One of the processes was the Atlantic subtropical high, or Bermuda high, a semipermanent area of high pressure that forms over the Atlantic Ocean during the summer, and the other was the North American monsoon, an uptick in rainfall and thunderstorms over the southwestern U.S. and northwestern Mexico that typically occurs between July and September. Hassanzadeh said recent studies have shown that each of these are projected to change as Earth’s climate warms.

“The subtropical high is a clockwise circulation to the east that is projected to intensify and shift westward, producing more northward winds over Texas,” he said. “The North American monsoon, to the west, produces a clockwise circulation high in the troposphere. That circulation is expected to weaken, resulting in increased, high-level northward winds over Texas.”

Hassanzadeh said the increased northward winds from both east and west “gives you a strong reinforcing effect over the whole troposphere, up to about 10 kilometers, over Texas. This has important implications for the movement of future Texas hurricanes.”

Models showed that the effect extended into western Louisiana, but the picture became murkier as the researchers looked further east, he said.

Map depicting total rainfall from 2008's Hurricane Ike

Map depicting total rainfall from 2008’s Hurricane Ike. (Image by Hal Pierce/SSAI/NASA

“You don’t have the robust signal like you do over Texas,” Hassanzadeh said. “If you look at Florida, for instance, there’s a lot of variation in the models. This shows how important it is to conduct studies that focus on climate impacts in specific regions. If we had looked at all of North America, for example, and tried to average over the whole region, we would have missed this localized mechanism over Texas.”

Bedient is the Herman Brown Professor of Engineering and department chair of civil and environmental engineering and director of Rice’s Severe Storm Prediction, Education and Evacuation from Disasters Center. Cohan is an associate professor of civil and environmental engineering. Yeung is the Maurice Ewing Career Development Assistant Professor in Earth Systems Science in the Department of Earth, Environmental and Planetary Sciences.

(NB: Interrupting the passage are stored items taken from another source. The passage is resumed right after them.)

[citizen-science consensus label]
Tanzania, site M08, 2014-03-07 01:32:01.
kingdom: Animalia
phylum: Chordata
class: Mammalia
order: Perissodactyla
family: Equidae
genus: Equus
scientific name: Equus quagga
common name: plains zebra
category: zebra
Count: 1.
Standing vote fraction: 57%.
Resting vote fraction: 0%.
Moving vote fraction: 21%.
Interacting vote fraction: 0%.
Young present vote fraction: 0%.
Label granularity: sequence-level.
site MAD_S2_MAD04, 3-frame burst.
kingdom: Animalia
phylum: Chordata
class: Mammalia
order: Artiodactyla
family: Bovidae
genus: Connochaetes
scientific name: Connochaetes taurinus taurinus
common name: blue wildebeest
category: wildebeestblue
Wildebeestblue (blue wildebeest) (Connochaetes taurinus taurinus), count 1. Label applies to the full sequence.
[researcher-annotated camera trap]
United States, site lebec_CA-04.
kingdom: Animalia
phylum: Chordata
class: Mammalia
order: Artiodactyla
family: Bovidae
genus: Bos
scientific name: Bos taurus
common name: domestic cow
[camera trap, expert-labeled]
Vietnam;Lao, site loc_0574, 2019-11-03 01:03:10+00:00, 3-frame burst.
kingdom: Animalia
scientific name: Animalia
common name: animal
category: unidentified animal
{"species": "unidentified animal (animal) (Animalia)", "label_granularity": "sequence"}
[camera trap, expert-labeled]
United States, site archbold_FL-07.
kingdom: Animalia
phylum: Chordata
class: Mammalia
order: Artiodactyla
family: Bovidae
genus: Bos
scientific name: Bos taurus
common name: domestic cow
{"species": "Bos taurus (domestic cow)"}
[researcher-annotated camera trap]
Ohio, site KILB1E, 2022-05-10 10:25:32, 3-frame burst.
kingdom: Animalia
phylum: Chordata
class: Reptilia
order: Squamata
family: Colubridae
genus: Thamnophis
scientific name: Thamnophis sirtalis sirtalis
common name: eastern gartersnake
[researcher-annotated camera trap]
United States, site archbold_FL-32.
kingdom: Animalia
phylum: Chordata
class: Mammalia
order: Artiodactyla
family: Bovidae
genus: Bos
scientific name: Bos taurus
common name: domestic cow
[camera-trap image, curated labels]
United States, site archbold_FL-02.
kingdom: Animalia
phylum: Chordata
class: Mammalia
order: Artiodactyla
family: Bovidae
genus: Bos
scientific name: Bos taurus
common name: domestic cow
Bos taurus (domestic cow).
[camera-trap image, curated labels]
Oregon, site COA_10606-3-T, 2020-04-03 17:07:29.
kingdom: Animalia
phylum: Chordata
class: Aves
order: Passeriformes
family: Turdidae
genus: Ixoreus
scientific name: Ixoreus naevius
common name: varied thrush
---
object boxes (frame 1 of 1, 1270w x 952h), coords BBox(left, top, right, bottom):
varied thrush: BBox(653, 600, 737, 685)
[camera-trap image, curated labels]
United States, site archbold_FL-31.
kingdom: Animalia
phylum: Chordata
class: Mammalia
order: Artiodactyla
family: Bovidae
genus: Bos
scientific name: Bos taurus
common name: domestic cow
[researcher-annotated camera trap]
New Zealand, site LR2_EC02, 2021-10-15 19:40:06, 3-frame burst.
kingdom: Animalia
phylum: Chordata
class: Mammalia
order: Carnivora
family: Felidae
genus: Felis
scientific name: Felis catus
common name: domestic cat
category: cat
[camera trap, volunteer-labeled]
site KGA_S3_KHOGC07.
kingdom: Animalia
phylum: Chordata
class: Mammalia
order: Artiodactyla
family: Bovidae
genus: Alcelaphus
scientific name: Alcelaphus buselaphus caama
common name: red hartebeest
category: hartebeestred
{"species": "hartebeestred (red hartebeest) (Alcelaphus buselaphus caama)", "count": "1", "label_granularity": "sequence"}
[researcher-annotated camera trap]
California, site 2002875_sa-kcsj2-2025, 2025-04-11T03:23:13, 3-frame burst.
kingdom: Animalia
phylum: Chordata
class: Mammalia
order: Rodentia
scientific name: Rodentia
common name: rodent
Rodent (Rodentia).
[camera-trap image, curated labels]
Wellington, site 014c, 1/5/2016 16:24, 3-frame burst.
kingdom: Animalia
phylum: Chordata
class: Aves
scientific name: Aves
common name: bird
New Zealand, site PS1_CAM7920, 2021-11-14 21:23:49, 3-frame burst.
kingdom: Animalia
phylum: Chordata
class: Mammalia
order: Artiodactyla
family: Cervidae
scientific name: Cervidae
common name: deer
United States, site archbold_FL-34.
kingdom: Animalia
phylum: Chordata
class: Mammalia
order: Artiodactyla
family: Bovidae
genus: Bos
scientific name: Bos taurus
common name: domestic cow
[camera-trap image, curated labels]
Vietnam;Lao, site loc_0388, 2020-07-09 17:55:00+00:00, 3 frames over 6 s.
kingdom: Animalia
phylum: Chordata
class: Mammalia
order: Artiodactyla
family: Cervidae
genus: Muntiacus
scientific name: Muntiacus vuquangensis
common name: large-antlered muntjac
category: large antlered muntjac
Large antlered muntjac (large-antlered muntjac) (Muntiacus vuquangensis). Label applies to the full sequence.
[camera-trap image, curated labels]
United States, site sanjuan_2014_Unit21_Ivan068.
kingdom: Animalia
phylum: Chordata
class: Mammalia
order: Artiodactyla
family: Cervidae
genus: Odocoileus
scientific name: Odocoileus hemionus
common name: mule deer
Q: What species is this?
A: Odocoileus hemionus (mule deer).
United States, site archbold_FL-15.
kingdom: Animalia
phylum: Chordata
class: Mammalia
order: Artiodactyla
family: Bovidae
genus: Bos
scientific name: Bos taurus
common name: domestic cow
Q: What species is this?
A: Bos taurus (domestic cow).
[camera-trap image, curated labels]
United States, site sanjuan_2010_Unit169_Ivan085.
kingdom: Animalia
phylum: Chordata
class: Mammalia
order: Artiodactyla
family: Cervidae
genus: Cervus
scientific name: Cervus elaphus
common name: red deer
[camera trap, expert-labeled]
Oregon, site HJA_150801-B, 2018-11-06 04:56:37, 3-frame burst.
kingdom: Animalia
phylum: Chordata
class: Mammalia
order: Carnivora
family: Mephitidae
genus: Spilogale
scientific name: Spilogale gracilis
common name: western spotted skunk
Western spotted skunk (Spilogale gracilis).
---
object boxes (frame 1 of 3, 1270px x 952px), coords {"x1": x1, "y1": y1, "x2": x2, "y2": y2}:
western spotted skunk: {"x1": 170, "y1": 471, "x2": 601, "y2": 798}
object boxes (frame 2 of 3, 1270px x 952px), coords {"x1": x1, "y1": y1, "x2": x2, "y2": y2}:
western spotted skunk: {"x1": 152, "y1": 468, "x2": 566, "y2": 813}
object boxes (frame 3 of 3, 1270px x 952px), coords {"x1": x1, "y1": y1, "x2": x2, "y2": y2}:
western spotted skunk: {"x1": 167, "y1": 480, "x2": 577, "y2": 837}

The research was supported by the National Science Foundation, NASA, the Gulf Research Program of the National Academies of Sciences, Engineering and Medicine’s Early-Career Research Fellowship Program, Rice’s Houston Engagement and Recovery Effort Fund, Columbia’s Center for Climate and Life Fellows Program, the National Oceanic and Atmospheric Administration and the New York State Energy Research and Development Authority. Computational resources were provided by the National Science Foundation’s Extreme Science and Engineering Discovery Environment, the National Center for Atmospheric Research’s Computational and Information Systems Lab and Rice’s Center for Research Computing.